Like the book on which it's based, a memoir by Wiseau's "The Room" co-star Greg Sestero and writer Tom Bissell, the events of "The Disaster Artist" unfold not from Tommy's point of view, but from the perspective of Greg (Dave Franco), an aspiring 19-year-old actor who meets the 40-something Tommy in a San Francisco theater class. When the two untalented hacks commiserate about their lack of opportunities, Tommy suggests moving to Los Angeles, where they end up making their own movie, financed, reportedly, by $6 million of Tommy's money (although where that cash comes from is a mystery, like almost everything else about Wiseau).

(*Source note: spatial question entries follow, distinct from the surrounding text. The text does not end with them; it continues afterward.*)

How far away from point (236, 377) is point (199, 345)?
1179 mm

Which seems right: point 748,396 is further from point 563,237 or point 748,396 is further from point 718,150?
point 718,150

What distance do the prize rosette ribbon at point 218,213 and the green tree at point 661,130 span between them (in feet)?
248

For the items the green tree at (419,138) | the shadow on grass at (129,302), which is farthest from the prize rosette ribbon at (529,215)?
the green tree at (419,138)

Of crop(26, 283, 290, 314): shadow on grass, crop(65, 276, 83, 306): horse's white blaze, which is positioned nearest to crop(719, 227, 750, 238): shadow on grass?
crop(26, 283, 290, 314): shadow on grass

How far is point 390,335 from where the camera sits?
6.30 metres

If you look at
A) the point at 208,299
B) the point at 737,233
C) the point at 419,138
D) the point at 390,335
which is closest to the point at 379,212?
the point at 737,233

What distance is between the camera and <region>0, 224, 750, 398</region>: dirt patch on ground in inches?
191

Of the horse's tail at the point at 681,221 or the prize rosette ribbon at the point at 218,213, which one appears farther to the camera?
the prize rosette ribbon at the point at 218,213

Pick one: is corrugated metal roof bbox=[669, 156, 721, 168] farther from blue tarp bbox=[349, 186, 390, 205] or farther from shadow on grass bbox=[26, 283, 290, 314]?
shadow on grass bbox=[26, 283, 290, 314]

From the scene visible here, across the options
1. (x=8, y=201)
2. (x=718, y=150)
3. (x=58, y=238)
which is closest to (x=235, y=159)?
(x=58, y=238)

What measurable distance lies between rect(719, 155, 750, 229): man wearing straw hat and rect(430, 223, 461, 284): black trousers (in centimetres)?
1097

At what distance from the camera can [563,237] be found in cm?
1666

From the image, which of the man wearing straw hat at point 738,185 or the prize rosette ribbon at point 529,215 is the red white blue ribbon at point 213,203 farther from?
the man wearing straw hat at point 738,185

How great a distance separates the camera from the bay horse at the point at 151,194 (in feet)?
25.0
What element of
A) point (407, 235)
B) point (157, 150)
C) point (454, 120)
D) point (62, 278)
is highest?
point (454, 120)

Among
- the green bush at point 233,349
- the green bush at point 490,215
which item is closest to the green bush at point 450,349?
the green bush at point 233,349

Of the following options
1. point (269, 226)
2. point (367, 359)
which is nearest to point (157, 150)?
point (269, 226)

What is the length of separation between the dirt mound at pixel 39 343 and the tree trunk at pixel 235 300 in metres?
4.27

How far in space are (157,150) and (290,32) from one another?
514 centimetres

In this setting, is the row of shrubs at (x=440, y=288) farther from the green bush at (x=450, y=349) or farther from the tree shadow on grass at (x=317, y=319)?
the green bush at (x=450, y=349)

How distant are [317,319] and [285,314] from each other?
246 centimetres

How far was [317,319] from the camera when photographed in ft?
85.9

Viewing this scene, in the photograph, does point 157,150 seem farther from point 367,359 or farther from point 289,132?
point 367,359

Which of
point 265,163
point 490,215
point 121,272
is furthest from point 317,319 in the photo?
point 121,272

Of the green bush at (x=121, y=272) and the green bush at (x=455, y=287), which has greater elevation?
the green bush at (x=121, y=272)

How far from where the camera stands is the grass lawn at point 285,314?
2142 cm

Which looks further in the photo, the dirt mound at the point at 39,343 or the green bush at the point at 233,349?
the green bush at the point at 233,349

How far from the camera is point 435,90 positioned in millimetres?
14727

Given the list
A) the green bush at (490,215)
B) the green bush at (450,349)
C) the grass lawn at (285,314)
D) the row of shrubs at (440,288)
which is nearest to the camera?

The screenplay, by Scott Neustadter and Michael H. Weber, contains the vague but unmistakable suggestion that Tommy is a little bit in love with Greg, although their friendship — which frames the narrative and does much to humanize Tommy — remains platonic.

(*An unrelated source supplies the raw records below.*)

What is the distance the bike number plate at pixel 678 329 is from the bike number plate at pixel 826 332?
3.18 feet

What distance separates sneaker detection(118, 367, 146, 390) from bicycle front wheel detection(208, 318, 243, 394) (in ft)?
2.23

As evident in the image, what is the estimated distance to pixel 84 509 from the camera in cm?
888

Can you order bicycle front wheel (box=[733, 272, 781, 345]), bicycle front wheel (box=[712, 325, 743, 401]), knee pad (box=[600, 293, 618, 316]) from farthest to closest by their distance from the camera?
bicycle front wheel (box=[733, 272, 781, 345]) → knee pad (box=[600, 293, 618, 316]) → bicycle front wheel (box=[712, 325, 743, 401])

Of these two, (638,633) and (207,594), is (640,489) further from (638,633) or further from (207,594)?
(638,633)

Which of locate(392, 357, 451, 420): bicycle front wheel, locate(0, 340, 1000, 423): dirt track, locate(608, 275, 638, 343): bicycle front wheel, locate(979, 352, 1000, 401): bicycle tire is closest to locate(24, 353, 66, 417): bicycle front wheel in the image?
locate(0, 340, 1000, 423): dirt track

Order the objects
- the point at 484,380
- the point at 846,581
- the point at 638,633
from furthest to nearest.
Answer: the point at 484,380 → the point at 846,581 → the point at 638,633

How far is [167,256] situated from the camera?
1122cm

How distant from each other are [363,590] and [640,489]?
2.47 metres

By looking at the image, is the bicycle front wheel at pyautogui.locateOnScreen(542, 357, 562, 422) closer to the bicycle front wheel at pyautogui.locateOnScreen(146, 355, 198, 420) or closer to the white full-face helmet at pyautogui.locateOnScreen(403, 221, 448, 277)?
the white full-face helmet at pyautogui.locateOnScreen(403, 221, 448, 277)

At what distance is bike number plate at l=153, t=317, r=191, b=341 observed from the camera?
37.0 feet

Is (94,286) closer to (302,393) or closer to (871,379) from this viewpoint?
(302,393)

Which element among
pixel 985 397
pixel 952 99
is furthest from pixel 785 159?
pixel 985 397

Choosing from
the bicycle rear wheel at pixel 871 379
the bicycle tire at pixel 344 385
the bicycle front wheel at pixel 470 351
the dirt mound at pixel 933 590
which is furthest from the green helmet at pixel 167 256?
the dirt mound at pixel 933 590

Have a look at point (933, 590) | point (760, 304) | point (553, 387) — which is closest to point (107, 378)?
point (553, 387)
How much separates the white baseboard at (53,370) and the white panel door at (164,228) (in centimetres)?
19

Frustratingly, this predatory aspect of their relationship is mostly ignored, in a sunny tale that is packed with laughs (albeit fewer than you'll find at an actual screening of "The Room," where people throw things at the screen and shout the dialogue's quips on cue, a la "The Rocky Horror Picture Show"). Seeing "The Room" beforehand isn't a prerequisite. Franco slavishly duplicates many of the, er, best moments from the 2003 film, and they're good fun, even for newbies. The cast includes, in small roles, such comic actors as Seth Rogan, Megan Mullally, Jason Mantzoukas, Christopher Mintz-Plasse, Paul Sheer, Nathan Fielder and Zac Efron.
But there's a Tommy Wiseau-shaped hole at the center of this project, despite Neustadter and Weber's efforts to render Tommy as sympathetic, if not entirely comprehensible, either syntactically or psychologically. In interviews, the real Wiseau comes across as maddeningly evasive and opportunistic. If Franco's Tommy is a cipher, so is the man he's portraying.

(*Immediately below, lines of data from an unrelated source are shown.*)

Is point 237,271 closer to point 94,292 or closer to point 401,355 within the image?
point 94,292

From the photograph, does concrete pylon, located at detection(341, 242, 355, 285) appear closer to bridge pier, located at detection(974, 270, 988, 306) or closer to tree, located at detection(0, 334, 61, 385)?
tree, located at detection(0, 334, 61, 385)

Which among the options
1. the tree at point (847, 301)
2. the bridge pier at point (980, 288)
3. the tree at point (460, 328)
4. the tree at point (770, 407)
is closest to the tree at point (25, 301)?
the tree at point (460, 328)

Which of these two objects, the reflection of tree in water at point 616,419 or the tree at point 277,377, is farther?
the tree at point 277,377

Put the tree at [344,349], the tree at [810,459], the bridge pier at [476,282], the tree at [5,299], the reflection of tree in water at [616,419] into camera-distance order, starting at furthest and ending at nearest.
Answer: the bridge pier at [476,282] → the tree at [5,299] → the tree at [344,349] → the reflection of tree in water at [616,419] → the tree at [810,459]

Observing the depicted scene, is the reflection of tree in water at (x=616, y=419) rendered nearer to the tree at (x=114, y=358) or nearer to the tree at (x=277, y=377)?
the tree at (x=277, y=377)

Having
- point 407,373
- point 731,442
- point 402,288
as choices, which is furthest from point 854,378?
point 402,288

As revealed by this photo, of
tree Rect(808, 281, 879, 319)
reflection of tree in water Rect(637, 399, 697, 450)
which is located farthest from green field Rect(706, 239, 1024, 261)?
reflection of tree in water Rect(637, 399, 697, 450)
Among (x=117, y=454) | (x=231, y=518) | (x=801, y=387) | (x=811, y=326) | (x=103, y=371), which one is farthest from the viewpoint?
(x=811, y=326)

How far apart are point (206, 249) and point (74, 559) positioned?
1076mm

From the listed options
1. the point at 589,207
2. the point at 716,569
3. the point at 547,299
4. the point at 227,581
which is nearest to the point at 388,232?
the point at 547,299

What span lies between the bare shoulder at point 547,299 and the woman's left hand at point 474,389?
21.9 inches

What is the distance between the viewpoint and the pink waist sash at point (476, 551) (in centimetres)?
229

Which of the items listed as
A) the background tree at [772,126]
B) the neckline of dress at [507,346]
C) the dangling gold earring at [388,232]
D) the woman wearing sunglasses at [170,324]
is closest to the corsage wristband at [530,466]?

This void spoils some of the giddy fun of "The Disaster Artist." Although the film is intended more as a love letter than an exposé, there are nagging questions that some viewers might wish to see addressed but probably never will. (Wiseau has fought to prevent the release of an unflattering documentary portrait called "A Room Full of Spoons.")
Who's exploiting whom here, in a cultural transaction that has commodified dreck? Is Wiseau using Franco, or is it the other way around? And what about the relationship between Sestero and Wiseau, who are said to still speak on a daily basis? Is Wiseau, who seems to appreciate "The Room" only as a way to make more money, really in on the same joke as the audiences who have adopted him as a kind of aging-hipster mascot?
It's not that "The Disaster Artist" doesn't answer these questions. It doesn't even seem vaguely interested in asking them.
R. At area theaters. Contains coarse language throughout and some sexuality and nudity. 98 minutes.